Boortz: Yeah, I don’t like the way it’s been handled. But the consequences of not having done that could have been a lot worse than the consequences of having done that.
What about the consequences of the war, in the sense that a lot of people believe Bush’s intervention in Iraq has cost the Republicans control of Congress and basically will put the Democrats in power in Congress and the White House for the next decade or so?
Boortz: It may well. But it does not in my mind mean the war was the wrong thing to do. What it does mean is that the Democrat and leftist media machine in this country has done a superb job of demonizing George Bush and everything that he does and stands for. It also points out to me, something I’ve mentioned in the book, that there are a lot of people out there casting votes in this country that do not need to be casting votes.
You’re a big proponent of the Fair Tax. Is it losing or gaining steam as a solution to our tax system?

[Records from a data source]
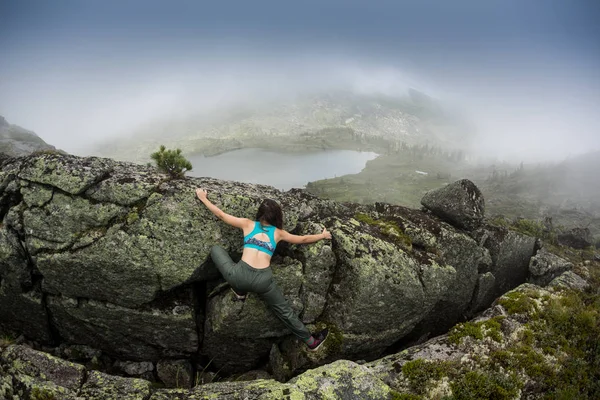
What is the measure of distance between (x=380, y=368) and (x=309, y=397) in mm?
2880

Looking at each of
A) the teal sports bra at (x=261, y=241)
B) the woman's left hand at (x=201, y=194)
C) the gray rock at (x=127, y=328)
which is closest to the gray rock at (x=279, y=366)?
the gray rock at (x=127, y=328)

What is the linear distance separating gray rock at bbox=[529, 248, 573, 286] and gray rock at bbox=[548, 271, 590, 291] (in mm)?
665

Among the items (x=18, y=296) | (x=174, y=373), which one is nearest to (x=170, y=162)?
(x=18, y=296)

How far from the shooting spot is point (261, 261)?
36.8 feet

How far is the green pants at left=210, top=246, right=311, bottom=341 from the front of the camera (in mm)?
10938

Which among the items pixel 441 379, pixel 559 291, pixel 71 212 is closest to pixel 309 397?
pixel 441 379

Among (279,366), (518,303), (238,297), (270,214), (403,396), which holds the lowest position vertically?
(279,366)

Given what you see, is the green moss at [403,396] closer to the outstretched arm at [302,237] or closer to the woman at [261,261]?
the woman at [261,261]

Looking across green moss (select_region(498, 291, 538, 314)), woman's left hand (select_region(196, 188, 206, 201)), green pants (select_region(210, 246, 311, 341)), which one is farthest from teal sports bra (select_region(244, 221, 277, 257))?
green moss (select_region(498, 291, 538, 314))

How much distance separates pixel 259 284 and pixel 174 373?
5741 mm

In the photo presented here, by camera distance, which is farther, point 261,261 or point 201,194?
point 201,194

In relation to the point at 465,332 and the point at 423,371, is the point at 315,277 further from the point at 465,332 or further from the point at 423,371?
the point at 465,332

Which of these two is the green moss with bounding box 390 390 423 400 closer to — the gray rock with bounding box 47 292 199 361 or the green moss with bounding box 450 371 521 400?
the green moss with bounding box 450 371 521 400

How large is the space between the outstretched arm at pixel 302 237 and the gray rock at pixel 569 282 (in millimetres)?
12411
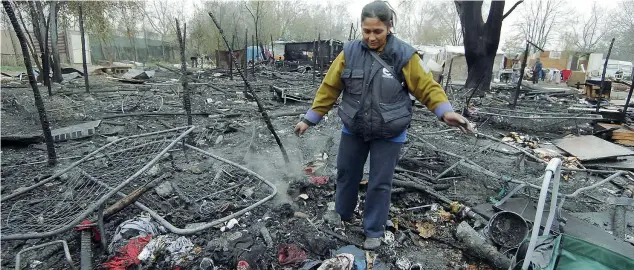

Check your understanding:
(1) Name every political party and government institution mentioned in the Boortz interview excerpt.
(2) Write the next part of the Boortz interview excerpt, beginning with his reply to the final question about the Fair Tax.

Answers to each task:
(1) Republicans, Democrats, Congress, the White House

(2)
Boortz: I think it’s gaining. It’s a slow, slow process. It is a radical change. It would be the biggest shift in power from the political class to the people in the history of the nation. Something like that doesn’t happen over night. It is the most thoroughly, completely researched piece of legislation that has been presented to the Congress of the United States in 50 years, if not more. But it is definitely not an instantaneous process. It’s going to take a while to get that done.
Has the decline of the Republican Party and the Bush administration’s straying from the conservative reservation in terms of excessive spending, etc., hurt the chances of the Fair Tax?
Boortz: It may have. But more so than the Bush administration, is that the Republicans have absolutely no imagination whatsoever. They have nothing – nothing – out there that in my mind makes the voters want to put them back in power.
So you don’t have a whole lot of sympathy for the Republican decline of late?
Boortz: No, I don’t. I think it’s been richly earned…. Now I have to say this. I am now sitting at my hangar in the airport. I’ve got a book signing in Tampa and I’m going to have to pull that plane out of the hangar and get on the road here.
OK … . Is there anything you’ve said that you regret saying, for instance, the Congresswoman Cynthia McKinney statement that “she looks like ghetto slut”?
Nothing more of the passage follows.